-- Data to examine --
■ ■ ■ ■ ■
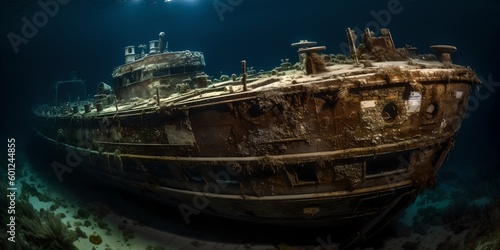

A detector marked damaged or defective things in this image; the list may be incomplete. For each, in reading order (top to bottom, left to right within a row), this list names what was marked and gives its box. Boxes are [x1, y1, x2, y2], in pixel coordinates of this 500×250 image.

rusted ship hull [33, 68, 474, 227]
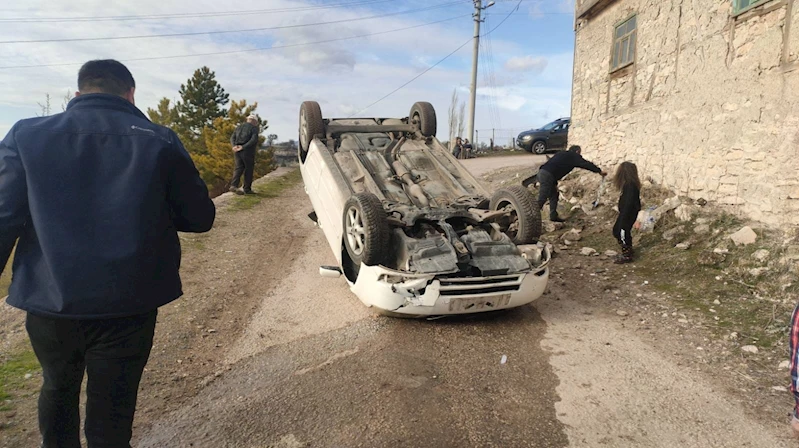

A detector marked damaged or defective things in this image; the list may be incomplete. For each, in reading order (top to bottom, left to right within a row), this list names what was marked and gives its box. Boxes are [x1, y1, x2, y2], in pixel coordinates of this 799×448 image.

overturned white car [298, 100, 552, 316]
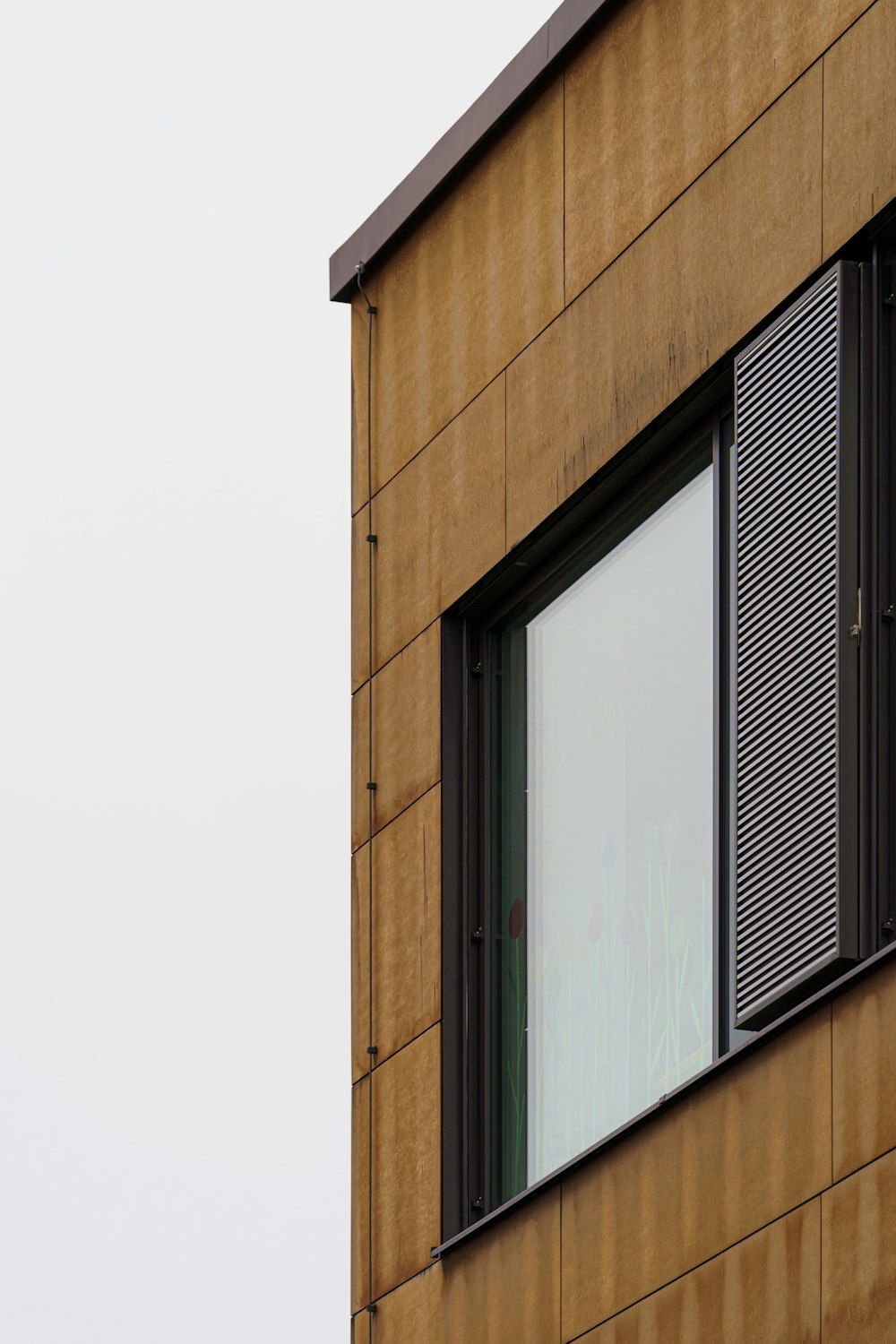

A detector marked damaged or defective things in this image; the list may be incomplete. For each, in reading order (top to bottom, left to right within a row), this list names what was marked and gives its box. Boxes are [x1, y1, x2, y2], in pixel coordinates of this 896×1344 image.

rusty brown facade [333, 0, 896, 1340]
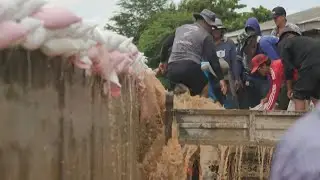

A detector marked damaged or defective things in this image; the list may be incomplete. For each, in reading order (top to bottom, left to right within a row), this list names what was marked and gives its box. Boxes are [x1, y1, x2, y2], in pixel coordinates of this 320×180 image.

rusty metal wall [0, 48, 141, 179]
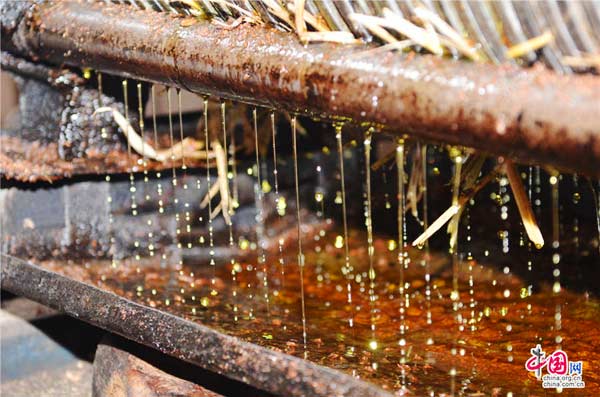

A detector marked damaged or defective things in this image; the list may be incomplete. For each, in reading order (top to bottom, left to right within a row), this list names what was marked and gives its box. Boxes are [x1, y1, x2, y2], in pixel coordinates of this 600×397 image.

rusty surface [1, 0, 600, 176]
rusted metal bracket [1, 1, 600, 175]
rusty metal beam [3, 1, 600, 175]
rusty metal beam [0, 254, 392, 396]
rusty surface [0, 255, 392, 396]
rusted metal bracket [0, 255, 392, 396]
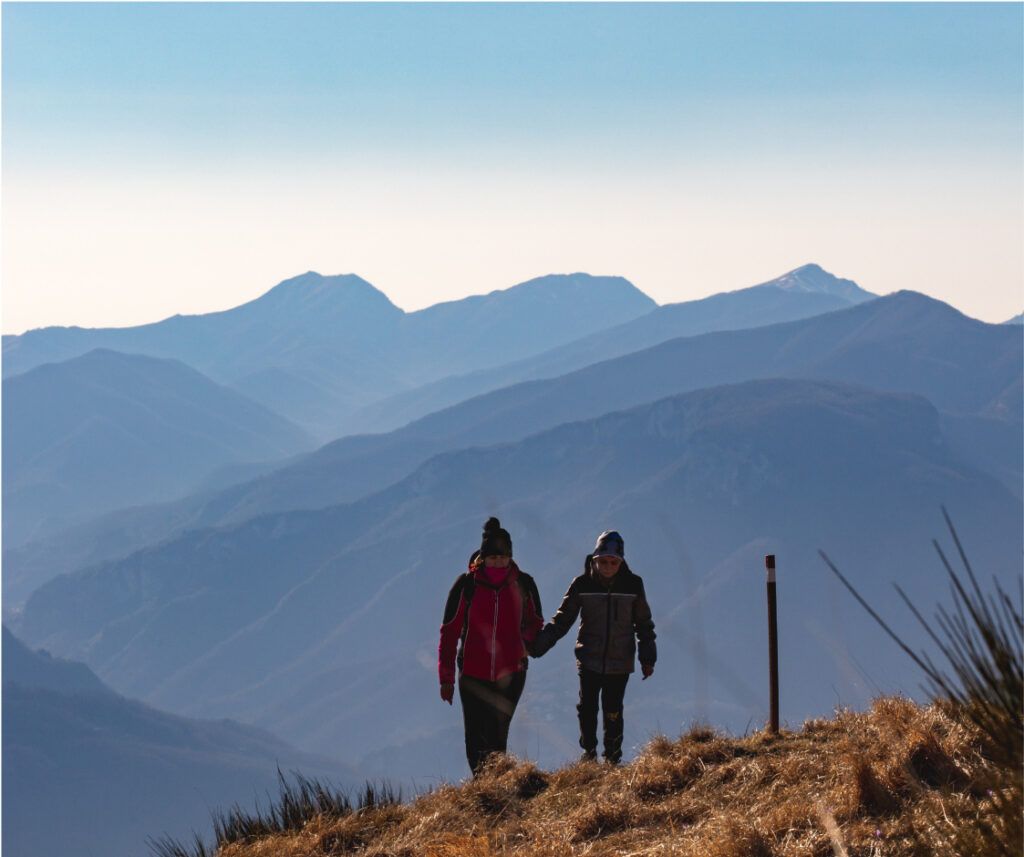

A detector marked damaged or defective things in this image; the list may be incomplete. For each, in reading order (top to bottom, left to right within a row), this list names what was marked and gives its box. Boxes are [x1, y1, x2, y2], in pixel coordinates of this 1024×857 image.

rusty metal pole [764, 556, 780, 736]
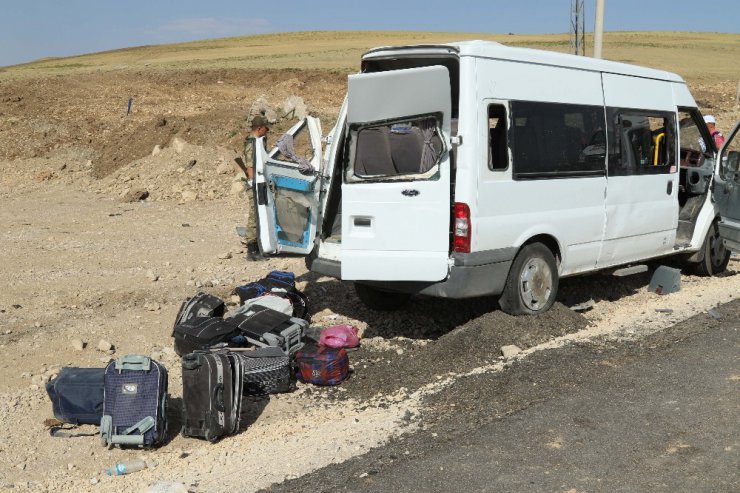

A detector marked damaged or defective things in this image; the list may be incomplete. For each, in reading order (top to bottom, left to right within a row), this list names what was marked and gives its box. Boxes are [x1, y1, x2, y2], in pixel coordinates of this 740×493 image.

damaged van body [251, 39, 740, 316]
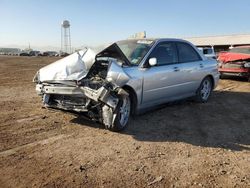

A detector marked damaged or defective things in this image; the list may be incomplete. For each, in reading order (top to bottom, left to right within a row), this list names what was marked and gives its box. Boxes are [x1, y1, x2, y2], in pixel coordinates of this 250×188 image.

crumpled hood [37, 48, 96, 82]
damaged car [218, 46, 250, 81]
damaged car [33, 39, 219, 131]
■ ■ ■ ■ ■
-- Work order --
Nothing should appear in the answer except the lines from the one containing "this 250×188 image." to the end of the data above, reproduced exactly.

-- Exercise solution --
A detector marked damaged or defective things in this image; the list may be incomplete. For each, in reading order (top to bottom, left to right within a row), this list names what was marked and gives its box. Boxes are [x1, y1, x2, y2], in pixel coordinates of this 250×188 image.

crumpled hood [37, 48, 96, 82]
damaged car [218, 46, 250, 81]
damaged car [33, 39, 219, 131]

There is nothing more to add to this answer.